И вот мы снова встретились в Каире, в трудную для египетского народа пору. По вечерам столица погружается в полумрак частичного затемнения, в небе барражируют самолеты, но уже гремят над Газой вечерние голоса пирамид, вещающих в перехвате разноцветных огней о древних временах, позвякивает нарядная сбруя верблюдов, подвозящих туристов к Великому сфинксу, и вращает смугло-золотистым животом несравненная Фатима в ночном кабаре, вновь полны и шумны кафе, ибо столица должна оставаться столицей, ведь траур «идет Электре», а не великому, с громадным запасом сил народу, сознательно творящему свою историческую судьбу.
Прошло немало времени, прежде чем я почувствовал, что Юсеф выпадает из настроя окружающего, хотя вначале он показался мне прежним, крепко собранным, даже более уверенным, зрелым, приведшим в мудрое равновесие всю свою душевную жизнь.

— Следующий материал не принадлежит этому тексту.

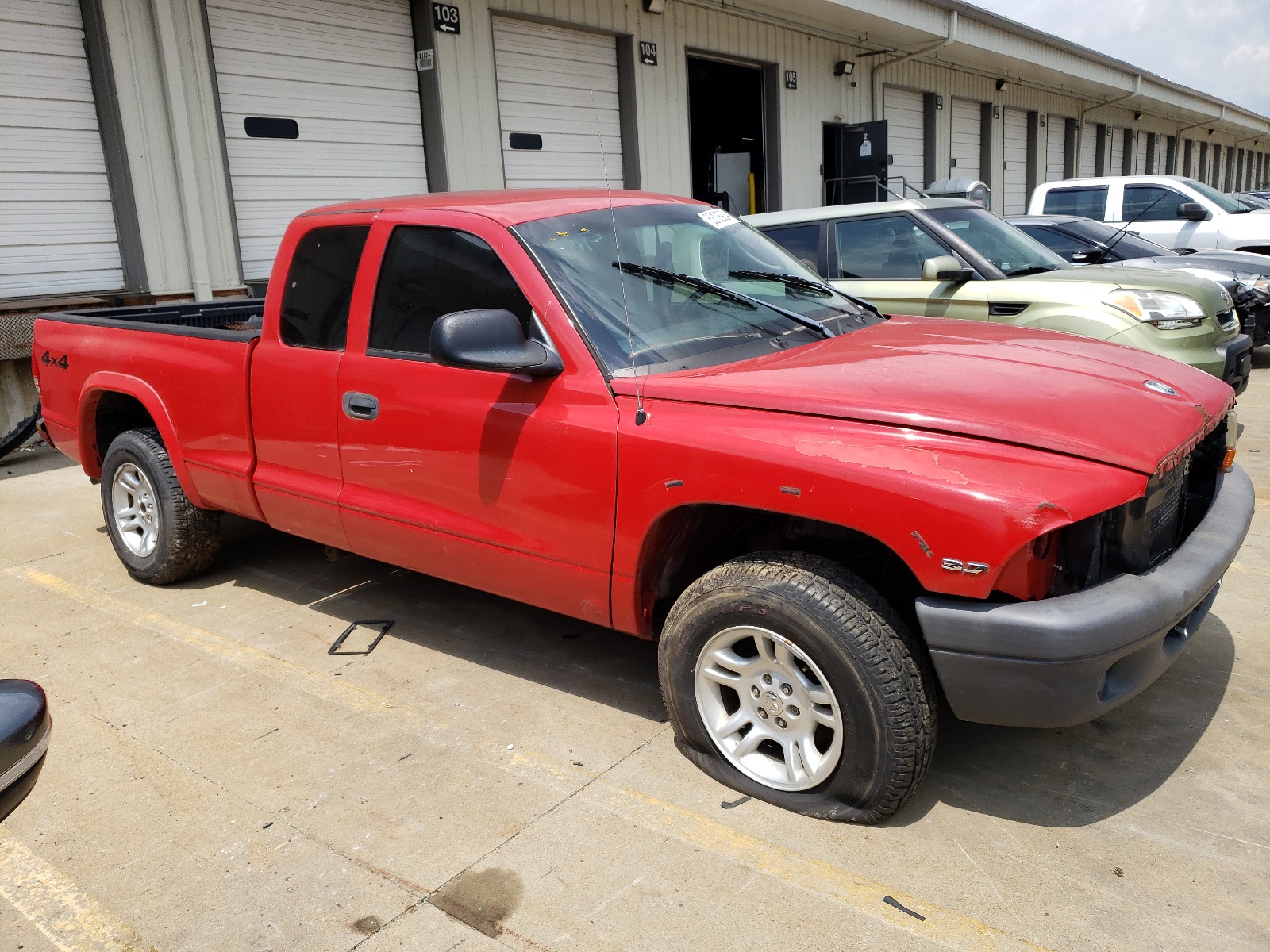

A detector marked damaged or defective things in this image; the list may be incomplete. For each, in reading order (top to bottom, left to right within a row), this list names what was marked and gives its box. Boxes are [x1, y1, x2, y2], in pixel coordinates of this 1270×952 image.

dented hood [610, 314, 1234, 474]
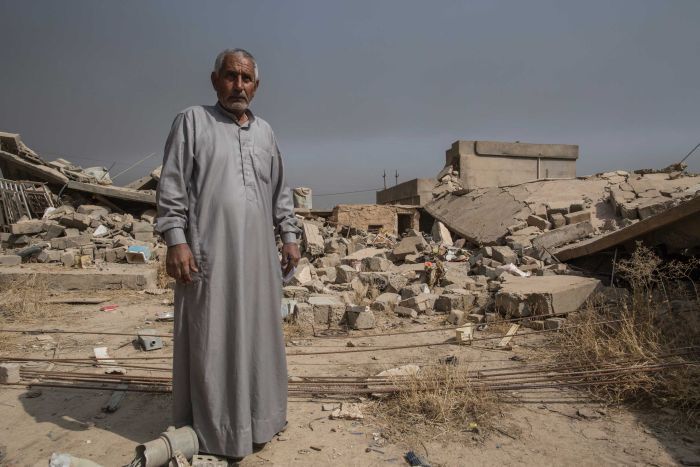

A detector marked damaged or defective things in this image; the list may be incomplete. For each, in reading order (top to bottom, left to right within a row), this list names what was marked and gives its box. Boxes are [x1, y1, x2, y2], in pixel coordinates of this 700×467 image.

broken concrete block [300, 222, 324, 256]
broken concrete block [432, 221, 454, 247]
broken concrete block [524, 215, 552, 231]
broken concrete block [548, 213, 568, 229]
broken concrete block [532, 221, 592, 254]
broken concrete block [336, 266, 358, 284]
broken concrete block [360, 256, 394, 274]
broken concrete block [492, 247, 520, 266]
broken concrete block [346, 306, 378, 330]
broken concrete block [0, 364, 20, 386]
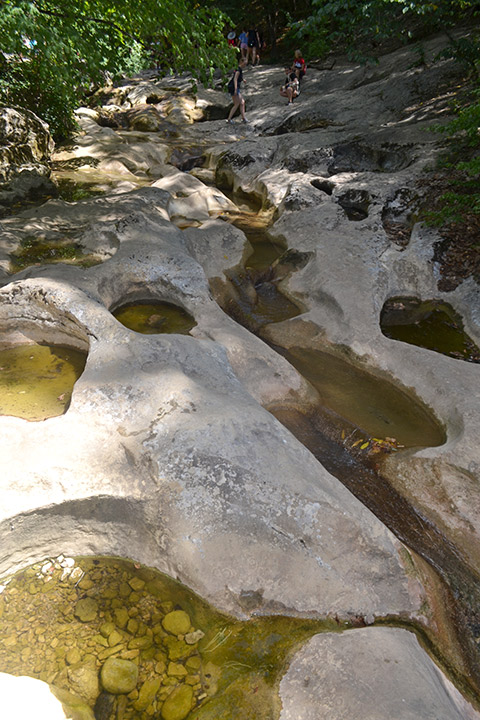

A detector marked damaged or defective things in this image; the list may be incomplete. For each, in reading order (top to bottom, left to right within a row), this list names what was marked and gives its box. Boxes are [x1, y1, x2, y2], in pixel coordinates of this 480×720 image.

water-filled pothole [9, 236, 101, 272]
water-filled pothole [111, 300, 196, 336]
water-filled pothole [378, 296, 480, 362]
water-filled pothole [0, 344, 87, 422]
water-filled pothole [0, 556, 334, 720]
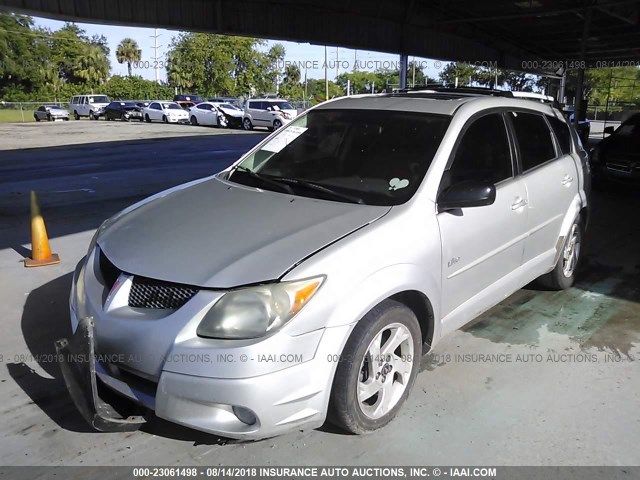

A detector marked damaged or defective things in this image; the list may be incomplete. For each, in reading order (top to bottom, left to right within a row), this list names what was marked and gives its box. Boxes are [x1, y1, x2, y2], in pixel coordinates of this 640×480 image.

damaged front bumper [53, 316, 146, 434]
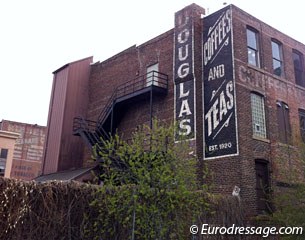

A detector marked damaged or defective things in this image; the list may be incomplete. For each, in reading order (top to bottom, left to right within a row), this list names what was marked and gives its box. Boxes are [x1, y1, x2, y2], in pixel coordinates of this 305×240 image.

Я впервые попал в гости к Юсефу, в его красивую, какую-то праздничную семью, в нарядный дом, где, казалось, всегда новоселье. Юсеф прежде ни словом не упоминал о своей домашней жизни, и, признаюсь, с ним у меня связывалось представление о бездомности, бытовом одиночестве. В этом проявлялась еще одна черта, роднившая Юсефа с Чеховым, — стыдливое нежелание обременять людей личными делами и обстоятельствами, выносить на всеобщее обозрение свое интимное, тонкое, душевное. И вдруг — эта густая, пастозная живопись налаженного, круто заваренного быта, очаровательная, молодая, яркая, как карнавал, жена, ясноглазые, красивые сыновья, просторная, комфортабельная квартира с мебелью и всем убранством самого высшего качества! В кабинете — стол, громадный, как саркофаг, кресло, массивное, как трон, и никаких следов работы. Юсеф не последовал за нами в кабинет. «Я не люблю туда заходить, когда мне не пишется», — заметил он с бледной улыбкой.
И был обед: обильный, вкусный, не по-арабски долгий, и милые шалости детей, и безгневное возмущение прекрасной матери, и вежливая принужденность Юсефа, обретавшего прежнюю естественность и расторможенность лишь в выпадении из происходящего. Вначале эти его периодические исчезновения едва ощущались, а к концу обеда стали давить, и я поймал себя на том, что мучительно жалею Юсефа, такого, казалось бы, счастливого, признанного, удачливого по всем статьям. Да ведь настоящего человека не насытишь незамысловатым благополучием семейной жизни и внешним успехом.
Еще только начинало смеркаться, в комнате не зажигали электричества, и грозно, кровавой раной алел великолепный арбуз посреди стола, когда Юсеф резко поднялся и с каким-то мучительным выражением сказал:
— Ну, поехали к пирамидам!..
Могучая душа Наполеона поникла в тени пирамид; его, завоевателя, впервые постигло ощущение своей малости и краткости в мире перед воплощенной в камне вечностью. Нам, детям современных городов с их небоскребами и телебашнями, пирамиды кажутся высокими лишь в одном случае — когда пробуешь взобраться на вершину. Карабкаясь с камня на камень, с яруса на ярус, обдирая в кровь пальцы и слыша громкий стук своего уставшего сердца, начинаешь сознавать, что пирамиды — это все-таки нечто. А так ни пирамиды, ни Великий сфинкс отнюдь не кажутся бог весть какими громоздами. Но музыкально-речевое и световое действо, разыгрываемое ежевечерне, возвращает пирамидам утраченную грандиозность.